A expansão do grão da soja pelas áreas dos Cerrados estabilizou o mercado de alimentos mundial – comprar sacolas e sacolas de alimentos industrializados com prazo de validade de meses e armazenar na despensa e congelar no freezer de casa. Quem desejaria mais que isso?

Por enquanto a matriz da fazenda, no Mato Grosso, preteriu os transgênicos em prol da soja convencional para satisfazer os euro-compradores. No caso do Cerrado sul-maranhense a sorte foi lançada há mais de vinte e cinco anos e no Baixo Parnaíba uma leva de gaúchos, paranaenses e mato-grossenses em pouco menos de uma década atiçou o mercado de sementes, máquinas colheitadeiras e de terras.

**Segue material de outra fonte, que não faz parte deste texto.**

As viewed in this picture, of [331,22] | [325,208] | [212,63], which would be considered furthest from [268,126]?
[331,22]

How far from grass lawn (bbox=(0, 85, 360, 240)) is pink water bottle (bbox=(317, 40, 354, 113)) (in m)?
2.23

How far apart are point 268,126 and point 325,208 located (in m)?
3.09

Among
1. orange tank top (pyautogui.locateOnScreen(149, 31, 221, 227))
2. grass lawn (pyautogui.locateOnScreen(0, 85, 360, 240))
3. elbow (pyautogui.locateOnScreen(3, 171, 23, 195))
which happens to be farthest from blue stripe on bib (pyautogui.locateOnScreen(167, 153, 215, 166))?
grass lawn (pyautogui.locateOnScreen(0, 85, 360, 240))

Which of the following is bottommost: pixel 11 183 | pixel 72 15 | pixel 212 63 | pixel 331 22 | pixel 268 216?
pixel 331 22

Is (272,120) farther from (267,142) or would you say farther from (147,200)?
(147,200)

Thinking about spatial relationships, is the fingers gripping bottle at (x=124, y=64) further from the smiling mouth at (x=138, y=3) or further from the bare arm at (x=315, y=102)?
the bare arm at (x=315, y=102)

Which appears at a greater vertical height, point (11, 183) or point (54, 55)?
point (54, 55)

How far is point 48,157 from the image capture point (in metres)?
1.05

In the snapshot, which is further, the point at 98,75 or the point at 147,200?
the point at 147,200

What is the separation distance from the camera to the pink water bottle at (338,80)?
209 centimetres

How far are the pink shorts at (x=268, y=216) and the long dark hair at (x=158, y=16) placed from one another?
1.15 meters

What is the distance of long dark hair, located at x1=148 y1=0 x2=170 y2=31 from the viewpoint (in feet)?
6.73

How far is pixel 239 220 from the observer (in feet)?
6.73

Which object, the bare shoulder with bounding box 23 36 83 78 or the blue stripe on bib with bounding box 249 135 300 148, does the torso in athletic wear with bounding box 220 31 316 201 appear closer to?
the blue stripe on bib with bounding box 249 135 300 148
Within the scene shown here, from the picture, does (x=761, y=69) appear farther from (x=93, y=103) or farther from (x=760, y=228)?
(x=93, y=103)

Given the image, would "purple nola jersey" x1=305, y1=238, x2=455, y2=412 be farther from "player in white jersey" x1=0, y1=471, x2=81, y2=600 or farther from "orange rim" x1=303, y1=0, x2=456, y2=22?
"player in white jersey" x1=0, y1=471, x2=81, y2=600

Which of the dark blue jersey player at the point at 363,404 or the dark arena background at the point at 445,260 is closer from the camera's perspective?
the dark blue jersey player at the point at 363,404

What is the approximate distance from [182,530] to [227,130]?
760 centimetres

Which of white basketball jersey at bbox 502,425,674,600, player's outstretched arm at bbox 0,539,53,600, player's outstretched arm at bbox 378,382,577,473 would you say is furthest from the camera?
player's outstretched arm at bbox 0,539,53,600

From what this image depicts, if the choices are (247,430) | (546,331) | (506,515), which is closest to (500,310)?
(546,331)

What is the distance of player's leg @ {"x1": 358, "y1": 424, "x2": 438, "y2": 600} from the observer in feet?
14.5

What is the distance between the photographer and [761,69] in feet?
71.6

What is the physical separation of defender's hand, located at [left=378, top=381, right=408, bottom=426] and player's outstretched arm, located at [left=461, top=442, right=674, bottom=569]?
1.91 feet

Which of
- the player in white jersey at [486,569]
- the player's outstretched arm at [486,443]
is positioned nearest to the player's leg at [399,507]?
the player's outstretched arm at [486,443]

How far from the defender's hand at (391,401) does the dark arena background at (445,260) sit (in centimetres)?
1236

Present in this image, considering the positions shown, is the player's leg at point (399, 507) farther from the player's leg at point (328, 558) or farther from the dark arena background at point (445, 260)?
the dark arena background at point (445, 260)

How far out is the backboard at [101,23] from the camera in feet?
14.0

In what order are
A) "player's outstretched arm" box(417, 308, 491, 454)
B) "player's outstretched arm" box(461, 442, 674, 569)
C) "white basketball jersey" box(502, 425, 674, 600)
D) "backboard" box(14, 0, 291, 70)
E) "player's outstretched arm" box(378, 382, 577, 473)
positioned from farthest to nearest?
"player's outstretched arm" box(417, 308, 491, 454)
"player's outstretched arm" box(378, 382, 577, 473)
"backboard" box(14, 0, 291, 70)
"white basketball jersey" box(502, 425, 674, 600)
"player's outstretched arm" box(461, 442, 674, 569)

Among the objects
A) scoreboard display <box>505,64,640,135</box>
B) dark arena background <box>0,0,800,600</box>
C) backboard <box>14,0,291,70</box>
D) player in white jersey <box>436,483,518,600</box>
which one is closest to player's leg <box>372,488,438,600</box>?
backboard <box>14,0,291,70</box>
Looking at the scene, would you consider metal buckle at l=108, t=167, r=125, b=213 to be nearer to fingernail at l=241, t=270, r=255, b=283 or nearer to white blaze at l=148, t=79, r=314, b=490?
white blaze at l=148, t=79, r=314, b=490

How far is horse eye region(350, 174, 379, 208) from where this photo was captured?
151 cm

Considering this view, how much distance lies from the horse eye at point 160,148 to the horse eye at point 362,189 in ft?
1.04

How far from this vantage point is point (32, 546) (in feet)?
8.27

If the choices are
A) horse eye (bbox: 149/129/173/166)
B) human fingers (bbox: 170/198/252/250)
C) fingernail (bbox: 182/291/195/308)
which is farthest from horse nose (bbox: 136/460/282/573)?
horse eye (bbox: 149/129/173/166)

Asfaltaram e sinalizaram a BR-222 no trecho entre o Entrocamento e a cidade de Chapadinha. Ficou que nem um tapete. Os caminhões que transportam a soja para o porto de Itaqui e o carvão vegetal para a Margusa, em Rosário, rodarão mais rápido. Os motoristas que se cuidem para não acelerarem demais nesse tapete e se acidentarem. As prefeituras dos municípios deveriam promover umas campanhas de educação no trânsito para a juventude e para a criançada. Até que o trânsito nesses municípios não é violento, mas basta os pais se descuidarem e os seus filhos pegam os carros e as motocicletas para farrearem pelas ruas das cidades.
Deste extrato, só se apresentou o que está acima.